なんと、禍々しいオーラか。あと一歩で手が届くというところまで肉薄した今、アリスたちの戦士としての勘がしきりに警鐘を鳴らしている。
「大きさ的には、トロールやオーガーに比べると大したことなさそうだけど……?」
セラフィナが兄の顔をちらっと見た。
「大きさに油断しちゃだめだ。ロードの小さいほうは戦闘力スコア四百、大きい個体は六百以上だと思っておいた方がいい」
「トータルスコア千オーバー!?」
アリスが答え、セラフィナが驚愕の声を上げる。
「お前ら軍人の専門用語で言われてもわっかんねえよ!」
不穏な空気だけは感じつつも、一人だけ話についていけないジェイクが非難がましくアリス達を睨む。
「要するに、小せえ方がトロール二体分、薄っすら光ってるデカい野郎がトロール三体分ってところだ」
目前の妖魔たちを見据えて油断なく身構えたまま、シュカがジェイクの問いに答える。
「……げっ。じゃあオーガー換算で……十匹分くらいってことかよ!」
ジェイクは悲鳴染みた声を上げた。
「なんでわざわざオーガー換算に戻すのかわかんねえけど、まあ、だいたいそんな感じだ」
シュカが頷いた。
「で?一応聞いておくぞ、アリス。いろいろ想定外だが……一旦ルシア隊長たちのところに戻って立て直すか?」
「……そういう訳にもいかないだろ。今コイツらを逃がしたら、間違いなく取り返しのつかないことになる」
「だな」
「フィナ、お前とジェイクは……」
「逃げないよ。お荷物扱いしないで。自分の身くらい自分で守るって言ったでしょ」
兄の言葉を遮ってセラフィナは隣に並ぶ。
「まあ、魔法使いとホブくらいはこっちでやってやる。終わったら追加報酬をたんまりもらうからな」
ジェイクもセラフィナの横に立つ。
アリスは藍玉の瞳をセラフィナに、ジェイクに、シュカにと順に移し、そして最後にふっと小さくため息をついた。
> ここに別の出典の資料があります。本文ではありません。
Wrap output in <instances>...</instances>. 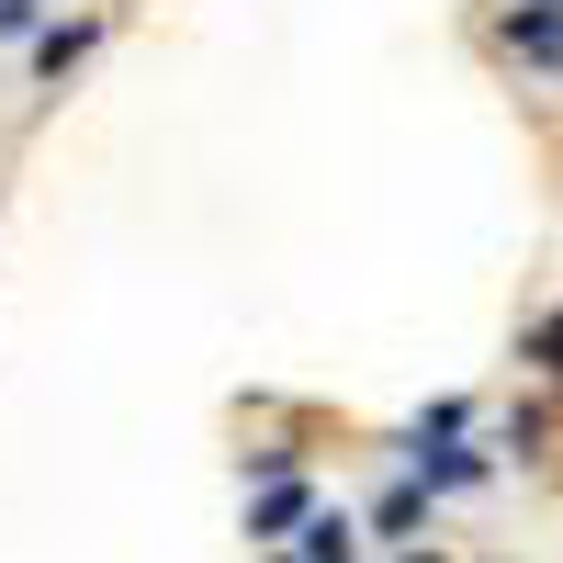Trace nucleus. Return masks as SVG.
<instances>
[{"mask_svg": "<svg viewBox=\"0 0 563 563\" xmlns=\"http://www.w3.org/2000/svg\"><path fill=\"white\" fill-rule=\"evenodd\" d=\"M350 552H361L350 519H305V552H294V563H350Z\"/></svg>", "mask_w": 563, "mask_h": 563, "instance_id": "f257e3e1", "label": "nucleus"}, {"mask_svg": "<svg viewBox=\"0 0 563 563\" xmlns=\"http://www.w3.org/2000/svg\"><path fill=\"white\" fill-rule=\"evenodd\" d=\"M507 34H519L530 57H552V45H563V0H541V12H519V23H507Z\"/></svg>", "mask_w": 563, "mask_h": 563, "instance_id": "f03ea898", "label": "nucleus"}, {"mask_svg": "<svg viewBox=\"0 0 563 563\" xmlns=\"http://www.w3.org/2000/svg\"><path fill=\"white\" fill-rule=\"evenodd\" d=\"M294 519H305V485H271V496L249 507V530H294Z\"/></svg>", "mask_w": 563, "mask_h": 563, "instance_id": "7ed1b4c3", "label": "nucleus"}, {"mask_svg": "<svg viewBox=\"0 0 563 563\" xmlns=\"http://www.w3.org/2000/svg\"><path fill=\"white\" fill-rule=\"evenodd\" d=\"M34 23V0H0V34H23Z\"/></svg>", "mask_w": 563, "mask_h": 563, "instance_id": "20e7f679", "label": "nucleus"}]
</instances>
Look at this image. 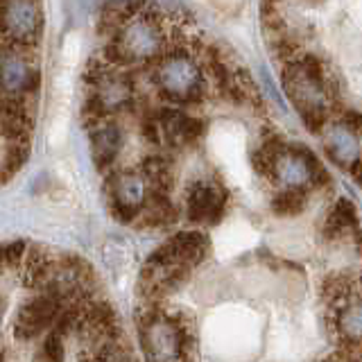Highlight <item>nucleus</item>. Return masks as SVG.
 Returning <instances> with one entry per match:
<instances>
[{
	"label": "nucleus",
	"instance_id": "1",
	"mask_svg": "<svg viewBox=\"0 0 362 362\" xmlns=\"http://www.w3.org/2000/svg\"><path fill=\"white\" fill-rule=\"evenodd\" d=\"M283 86L294 109L313 134L328 129V116L337 109L339 90L326 64L313 52L301 50L283 64Z\"/></svg>",
	"mask_w": 362,
	"mask_h": 362
},
{
	"label": "nucleus",
	"instance_id": "2",
	"mask_svg": "<svg viewBox=\"0 0 362 362\" xmlns=\"http://www.w3.org/2000/svg\"><path fill=\"white\" fill-rule=\"evenodd\" d=\"M136 331L147 362H195L197 337L181 310L143 301L136 308Z\"/></svg>",
	"mask_w": 362,
	"mask_h": 362
},
{
	"label": "nucleus",
	"instance_id": "3",
	"mask_svg": "<svg viewBox=\"0 0 362 362\" xmlns=\"http://www.w3.org/2000/svg\"><path fill=\"white\" fill-rule=\"evenodd\" d=\"M154 82L161 95L177 107L199 105L206 95V79L202 68L184 50L165 52L156 62Z\"/></svg>",
	"mask_w": 362,
	"mask_h": 362
},
{
	"label": "nucleus",
	"instance_id": "4",
	"mask_svg": "<svg viewBox=\"0 0 362 362\" xmlns=\"http://www.w3.org/2000/svg\"><path fill=\"white\" fill-rule=\"evenodd\" d=\"M43 32L39 3H0V41L37 50Z\"/></svg>",
	"mask_w": 362,
	"mask_h": 362
},
{
	"label": "nucleus",
	"instance_id": "5",
	"mask_svg": "<svg viewBox=\"0 0 362 362\" xmlns=\"http://www.w3.org/2000/svg\"><path fill=\"white\" fill-rule=\"evenodd\" d=\"M229 204V190L220 179H195L186 188V220L192 224H218Z\"/></svg>",
	"mask_w": 362,
	"mask_h": 362
},
{
	"label": "nucleus",
	"instance_id": "6",
	"mask_svg": "<svg viewBox=\"0 0 362 362\" xmlns=\"http://www.w3.org/2000/svg\"><path fill=\"white\" fill-rule=\"evenodd\" d=\"M209 252H211V238L206 233L184 231V233H175L161 247H156L145 263L156 267L184 265L188 269H195L209 256Z\"/></svg>",
	"mask_w": 362,
	"mask_h": 362
},
{
	"label": "nucleus",
	"instance_id": "7",
	"mask_svg": "<svg viewBox=\"0 0 362 362\" xmlns=\"http://www.w3.org/2000/svg\"><path fill=\"white\" fill-rule=\"evenodd\" d=\"M66 308L64 303L52 299L50 294L37 292L25 303L18 305L14 317V337L18 342H34L37 337L45 335L52 328L54 320Z\"/></svg>",
	"mask_w": 362,
	"mask_h": 362
},
{
	"label": "nucleus",
	"instance_id": "8",
	"mask_svg": "<svg viewBox=\"0 0 362 362\" xmlns=\"http://www.w3.org/2000/svg\"><path fill=\"white\" fill-rule=\"evenodd\" d=\"M143 179L134 173H120L107 177V192H109V211L122 224L139 220L143 209Z\"/></svg>",
	"mask_w": 362,
	"mask_h": 362
},
{
	"label": "nucleus",
	"instance_id": "9",
	"mask_svg": "<svg viewBox=\"0 0 362 362\" xmlns=\"http://www.w3.org/2000/svg\"><path fill=\"white\" fill-rule=\"evenodd\" d=\"M326 152L333 161L360 179V152H358V134L349 132L342 124H333L326 136Z\"/></svg>",
	"mask_w": 362,
	"mask_h": 362
},
{
	"label": "nucleus",
	"instance_id": "10",
	"mask_svg": "<svg viewBox=\"0 0 362 362\" xmlns=\"http://www.w3.org/2000/svg\"><path fill=\"white\" fill-rule=\"evenodd\" d=\"M90 136V156H93L98 170H109L120 154L122 147V129L113 120H105L88 129Z\"/></svg>",
	"mask_w": 362,
	"mask_h": 362
},
{
	"label": "nucleus",
	"instance_id": "11",
	"mask_svg": "<svg viewBox=\"0 0 362 362\" xmlns=\"http://www.w3.org/2000/svg\"><path fill=\"white\" fill-rule=\"evenodd\" d=\"M54 254L50 249L32 245L25 252V269H23V283L32 292H41L52 279H57Z\"/></svg>",
	"mask_w": 362,
	"mask_h": 362
},
{
	"label": "nucleus",
	"instance_id": "12",
	"mask_svg": "<svg viewBox=\"0 0 362 362\" xmlns=\"http://www.w3.org/2000/svg\"><path fill=\"white\" fill-rule=\"evenodd\" d=\"M139 218H141L143 226L161 229V226H170L179 220V209L173 204L168 192L145 188L143 190V209H141Z\"/></svg>",
	"mask_w": 362,
	"mask_h": 362
},
{
	"label": "nucleus",
	"instance_id": "13",
	"mask_svg": "<svg viewBox=\"0 0 362 362\" xmlns=\"http://www.w3.org/2000/svg\"><path fill=\"white\" fill-rule=\"evenodd\" d=\"M349 233H354L356 238L360 235L358 211L351 199L339 197L333 204V209L328 211V218L324 222V238L326 240H339V238H344Z\"/></svg>",
	"mask_w": 362,
	"mask_h": 362
},
{
	"label": "nucleus",
	"instance_id": "14",
	"mask_svg": "<svg viewBox=\"0 0 362 362\" xmlns=\"http://www.w3.org/2000/svg\"><path fill=\"white\" fill-rule=\"evenodd\" d=\"M141 179L145 181V188H152L158 192H173L175 186V161L170 156H145L141 165H139Z\"/></svg>",
	"mask_w": 362,
	"mask_h": 362
},
{
	"label": "nucleus",
	"instance_id": "15",
	"mask_svg": "<svg viewBox=\"0 0 362 362\" xmlns=\"http://www.w3.org/2000/svg\"><path fill=\"white\" fill-rule=\"evenodd\" d=\"M288 143L279 134H269L263 145L252 154V165L256 173L267 181H279V163L286 156Z\"/></svg>",
	"mask_w": 362,
	"mask_h": 362
},
{
	"label": "nucleus",
	"instance_id": "16",
	"mask_svg": "<svg viewBox=\"0 0 362 362\" xmlns=\"http://www.w3.org/2000/svg\"><path fill=\"white\" fill-rule=\"evenodd\" d=\"M320 297H322V303L326 305V308H328V305L339 303V301L360 297L358 279L344 274V272H335V274H328V276H324L322 286H320Z\"/></svg>",
	"mask_w": 362,
	"mask_h": 362
},
{
	"label": "nucleus",
	"instance_id": "17",
	"mask_svg": "<svg viewBox=\"0 0 362 362\" xmlns=\"http://www.w3.org/2000/svg\"><path fill=\"white\" fill-rule=\"evenodd\" d=\"M305 204H308V188L301 186H286L272 197V211L281 218H294V215L303 213Z\"/></svg>",
	"mask_w": 362,
	"mask_h": 362
},
{
	"label": "nucleus",
	"instance_id": "18",
	"mask_svg": "<svg viewBox=\"0 0 362 362\" xmlns=\"http://www.w3.org/2000/svg\"><path fill=\"white\" fill-rule=\"evenodd\" d=\"M30 158V143H7L3 165H0V181H9Z\"/></svg>",
	"mask_w": 362,
	"mask_h": 362
},
{
	"label": "nucleus",
	"instance_id": "19",
	"mask_svg": "<svg viewBox=\"0 0 362 362\" xmlns=\"http://www.w3.org/2000/svg\"><path fill=\"white\" fill-rule=\"evenodd\" d=\"M34 362H66V342L52 333H45L34 354Z\"/></svg>",
	"mask_w": 362,
	"mask_h": 362
},
{
	"label": "nucleus",
	"instance_id": "20",
	"mask_svg": "<svg viewBox=\"0 0 362 362\" xmlns=\"http://www.w3.org/2000/svg\"><path fill=\"white\" fill-rule=\"evenodd\" d=\"M28 243L25 240H9V243H0V274L5 269H18L21 260L25 258L28 252Z\"/></svg>",
	"mask_w": 362,
	"mask_h": 362
},
{
	"label": "nucleus",
	"instance_id": "21",
	"mask_svg": "<svg viewBox=\"0 0 362 362\" xmlns=\"http://www.w3.org/2000/svg\"><path fill=\"white\" fill-rule=\"evenodd\" d=\"M141 134H143V139H145L147 143H150V145H161V132H158V122H156V118L152 116V111L143 118Z\"/></svg>",
	"mask_w": 362,
	"mask_h": 362
},
{
	"label": "nucleus",
	"instance_id": "22",
	"mask_svg": "<svg viewBox=\"0 0 362 362\" xmlns=\"http://www.w3.org/2000/svg\"><path fill=\"white\" fill-rule=\"evenodd\" d=\"M0 362H7V360H5V354H3V351H0Z\"/></svg>",
	"mask_w": 362,
	"mask_h": 362
}]
</instances>
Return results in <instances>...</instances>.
「……そうだね。おれ達の役割は、こいつらを確実に倒すことだな。頼りにしてる」
シュカも小さく頷いて不敵に笑う。
「指示をくれ、隊長」
覚悟を決めたように頷いてから、アリスも大剣を抜いた。その刀身が見る見るうちに輝き始める。
「……みんな、ここが今回の任務の最終局面だ」
敵の中心、暗いオーラを放つ禍々しいゴブリンロードを見据えたまま、アリスは言葉を続ける。
「出し惜しみはなし。すべての力を使い切れ」
そして号令をかける。
「行くぞ!」
四人が同時に地を蹴った。
「グウオオオオオオオオオオオオアアアッ!!!」
迎え撃つゴブリンロードの怒りに満ちた怒号が広間に木霊した。